Report each line of the records below that contains the word "farther", copying the line in full. Matching is case-sensitive.

◆ EXTRACTED MATERIAL
★ ★ ★ ★ ★ ★ ★

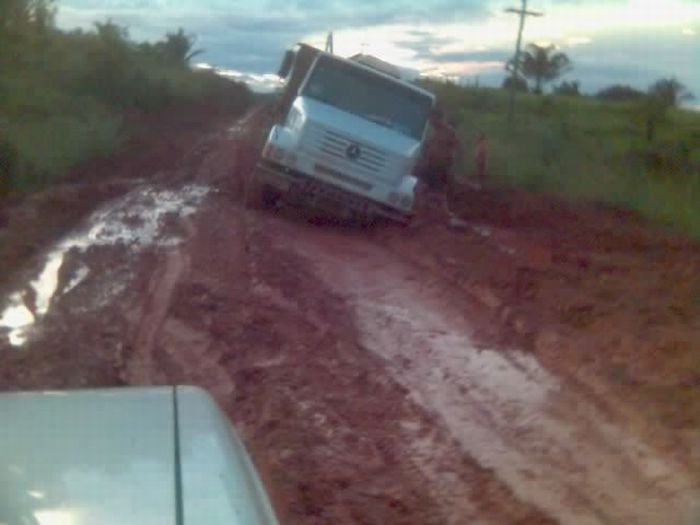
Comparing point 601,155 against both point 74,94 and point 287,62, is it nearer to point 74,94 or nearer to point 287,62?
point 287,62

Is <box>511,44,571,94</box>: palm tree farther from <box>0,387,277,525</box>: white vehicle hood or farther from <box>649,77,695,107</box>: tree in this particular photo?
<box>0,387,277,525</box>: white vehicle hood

★ ★ ★ ★ ★ ★ ★

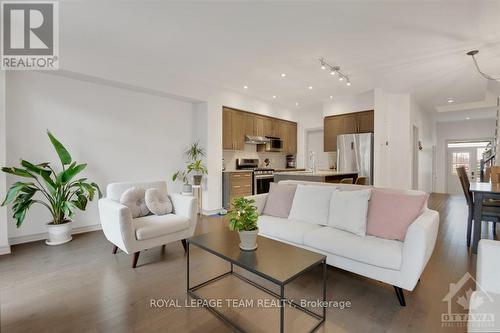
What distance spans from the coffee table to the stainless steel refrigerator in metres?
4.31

★ ★ ★ ★ ★ ★ ★

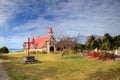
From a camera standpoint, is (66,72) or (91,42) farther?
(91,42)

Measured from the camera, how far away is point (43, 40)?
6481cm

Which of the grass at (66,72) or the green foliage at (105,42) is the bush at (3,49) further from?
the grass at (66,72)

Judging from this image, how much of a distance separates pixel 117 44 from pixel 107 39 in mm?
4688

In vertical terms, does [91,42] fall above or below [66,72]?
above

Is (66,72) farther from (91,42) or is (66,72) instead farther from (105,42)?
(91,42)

★ ★ ★ ★ ★ ★ ★

◆ ANSWER TO THE TASK
Is <box>511,44,571,94</box>: palm tree farther from <box>0,387,277,525</box>: white vehicle hood or farther from <box>649,77,695,107</box>: tree in this particular photo?
From a camera standpoint, is (66,72) or (91,42) farther?
Is (66,72) farther from (91,42) or is (66,72) instead farther from (105,42)?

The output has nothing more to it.